ジャンルはサスペンスですが、人間ドラマに近い
”複雑な大人”の議論だと思います。
舞台はモーテルの一室で、全編会話だけで物語が進みます。
テーマは、「あの日の晩、2人の間に何が起こっていたのか」。
それと、”謝罪”の意味。
序盤は、男2人の不毛な議論の垂れ流しと、
退屈に思える人もいるでしょう。
しかし、私の場合は、この議論を、ただ傍観
しているわけにはいかず、脳みそがフル回転でした。
どちらにも、一応筋が通った言い分があって、
イーサン・ホークは、屁理屈だな~と思いながらも、
どちらが正しいとは、はっきり言えないからだ。
ロバート・ショーン・レナードも、イーサンも、
全く引き下がらず、互角に話し合ってるから面白い。
この2人の元に後からやってくる女性ユマ・サーマン。
2人の不毛な議論のキーとなるユマ・サーマンですが、
この女性が入ってきた事によって、事態は
また思いも寄らない方向へと変わってきます。
2人をあざ笑うかのように、畳み掛けるユマが、
一枚も二枚も上でした。
でも、ユマの行動は、2人を思ってるからこその、
行動だと思う。
彼女も傷ついているはずなのに、
あまりにクールに締めくくってくれるので、
「女は強し」と思いました。

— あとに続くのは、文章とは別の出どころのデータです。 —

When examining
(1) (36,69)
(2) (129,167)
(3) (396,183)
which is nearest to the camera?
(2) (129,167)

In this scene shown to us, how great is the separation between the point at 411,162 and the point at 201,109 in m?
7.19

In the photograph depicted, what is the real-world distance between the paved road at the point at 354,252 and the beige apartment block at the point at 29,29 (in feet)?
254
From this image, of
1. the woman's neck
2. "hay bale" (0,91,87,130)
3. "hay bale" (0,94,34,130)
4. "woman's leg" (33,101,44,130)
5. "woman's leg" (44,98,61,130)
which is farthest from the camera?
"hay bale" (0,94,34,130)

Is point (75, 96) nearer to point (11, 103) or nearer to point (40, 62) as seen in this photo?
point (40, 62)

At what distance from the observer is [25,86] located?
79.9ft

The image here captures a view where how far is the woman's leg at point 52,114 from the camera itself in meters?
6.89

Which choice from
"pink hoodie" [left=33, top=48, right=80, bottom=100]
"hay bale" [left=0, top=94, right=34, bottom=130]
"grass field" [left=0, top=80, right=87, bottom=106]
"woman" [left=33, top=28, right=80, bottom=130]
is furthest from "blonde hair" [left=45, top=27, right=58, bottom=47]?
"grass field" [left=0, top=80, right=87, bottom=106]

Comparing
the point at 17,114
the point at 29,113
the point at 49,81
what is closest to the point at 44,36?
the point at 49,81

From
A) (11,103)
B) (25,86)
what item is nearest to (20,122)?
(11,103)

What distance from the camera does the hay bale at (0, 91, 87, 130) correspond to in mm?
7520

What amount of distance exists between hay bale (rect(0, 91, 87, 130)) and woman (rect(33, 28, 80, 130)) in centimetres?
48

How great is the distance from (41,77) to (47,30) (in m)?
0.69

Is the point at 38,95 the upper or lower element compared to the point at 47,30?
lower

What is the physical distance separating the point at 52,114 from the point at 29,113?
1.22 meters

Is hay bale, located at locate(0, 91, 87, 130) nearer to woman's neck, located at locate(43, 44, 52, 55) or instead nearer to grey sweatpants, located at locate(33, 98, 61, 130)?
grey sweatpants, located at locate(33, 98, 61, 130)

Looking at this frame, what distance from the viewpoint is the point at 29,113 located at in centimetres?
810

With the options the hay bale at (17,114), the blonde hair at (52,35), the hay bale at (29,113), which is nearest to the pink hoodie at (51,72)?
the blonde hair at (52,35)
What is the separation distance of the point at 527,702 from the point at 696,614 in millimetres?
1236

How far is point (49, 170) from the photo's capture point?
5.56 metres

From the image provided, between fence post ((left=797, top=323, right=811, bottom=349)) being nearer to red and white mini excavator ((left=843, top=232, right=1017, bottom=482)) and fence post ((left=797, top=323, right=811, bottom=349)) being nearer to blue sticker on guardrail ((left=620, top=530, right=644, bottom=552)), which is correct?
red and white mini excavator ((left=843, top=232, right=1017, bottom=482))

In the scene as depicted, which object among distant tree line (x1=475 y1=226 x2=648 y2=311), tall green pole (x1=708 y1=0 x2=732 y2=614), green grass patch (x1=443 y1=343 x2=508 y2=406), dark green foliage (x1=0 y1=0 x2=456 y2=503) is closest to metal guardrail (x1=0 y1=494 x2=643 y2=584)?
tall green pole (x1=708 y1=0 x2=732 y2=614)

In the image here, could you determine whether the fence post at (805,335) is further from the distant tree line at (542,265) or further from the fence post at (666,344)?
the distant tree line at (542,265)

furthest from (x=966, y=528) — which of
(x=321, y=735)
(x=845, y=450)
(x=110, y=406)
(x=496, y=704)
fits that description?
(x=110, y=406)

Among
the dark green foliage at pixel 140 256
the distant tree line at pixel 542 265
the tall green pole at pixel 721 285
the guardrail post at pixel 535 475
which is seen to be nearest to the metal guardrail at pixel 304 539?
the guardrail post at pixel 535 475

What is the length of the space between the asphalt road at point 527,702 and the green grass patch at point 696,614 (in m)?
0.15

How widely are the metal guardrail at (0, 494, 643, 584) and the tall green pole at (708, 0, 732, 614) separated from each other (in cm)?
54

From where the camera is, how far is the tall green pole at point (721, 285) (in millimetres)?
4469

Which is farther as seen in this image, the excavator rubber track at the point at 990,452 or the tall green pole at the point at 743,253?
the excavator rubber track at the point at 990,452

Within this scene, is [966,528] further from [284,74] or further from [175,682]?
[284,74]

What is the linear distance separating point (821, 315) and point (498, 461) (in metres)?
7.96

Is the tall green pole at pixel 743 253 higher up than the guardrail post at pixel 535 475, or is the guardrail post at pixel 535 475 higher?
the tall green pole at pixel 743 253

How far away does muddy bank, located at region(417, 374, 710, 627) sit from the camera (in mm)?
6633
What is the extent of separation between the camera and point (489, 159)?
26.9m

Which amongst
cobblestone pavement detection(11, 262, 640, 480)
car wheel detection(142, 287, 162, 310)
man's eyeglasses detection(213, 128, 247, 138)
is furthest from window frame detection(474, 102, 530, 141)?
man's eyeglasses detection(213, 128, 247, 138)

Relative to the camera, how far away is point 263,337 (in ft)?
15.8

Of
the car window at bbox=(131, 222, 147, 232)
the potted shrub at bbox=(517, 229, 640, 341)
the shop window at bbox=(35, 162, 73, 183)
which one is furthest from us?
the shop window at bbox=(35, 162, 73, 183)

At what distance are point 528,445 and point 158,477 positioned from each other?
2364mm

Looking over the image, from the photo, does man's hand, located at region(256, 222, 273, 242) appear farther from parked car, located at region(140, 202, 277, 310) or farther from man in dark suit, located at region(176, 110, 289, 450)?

(笑
あと、ロバートが序盤の方で言っていた台詞、
「お互いの違いを認めて、そこから付き合っていこうじゃないか」
これが大事だと思う。
これが出来れば、争いは無くなるはずだ。
さて、冒頭で運命的な巡り合いと書きましたが、
数日前、T.M.Revolutionの群青を聴いていた日も
そんな事を考えていました。
正しさとは何なのかと。
群青の歌詞に、
「何が正しいのかなんて 多分誰も知らないはずだから」
と言う歌詞があります。
この、”何が正しいのか”を実証したのが、
この映画だと思います。
もう、何が正しいとか正しくないとか、理屈じゃないんだよね。
私の頭では、説明するのは難しすぎて書けませんが、
兎に角、この映画の内容は哲学の実証だ。
この映画を観て、ようやく理解、納得したつもりです。
これは多分、意見が真っ二つに分かれると思うんだ。
単純思考か複雑思考かで、捉え方が全く違うと思うから。
私がこんな深く考えながら楽しめてしまったのも、きっと
複雑な思考回路をしているからだと思う。
同時に、疲れもあるけれど。(笑
この映画を観ながら、寝れる人が心底羨ましいと思った。
この映画を観て、寝れるような人、つまり、
退屈、つまらない!と思った人は、少なくとも、
円滑な人生を送ってる人が、多数だと思う。
複雑思考は、頑固だと思われたり、面倒臭いと思われて
しまう事があり、解決する問題もなかなか解決できないので、
人生、スムーズにいきません。(笑
私には、深く考えるのをやめる努力も必要だ。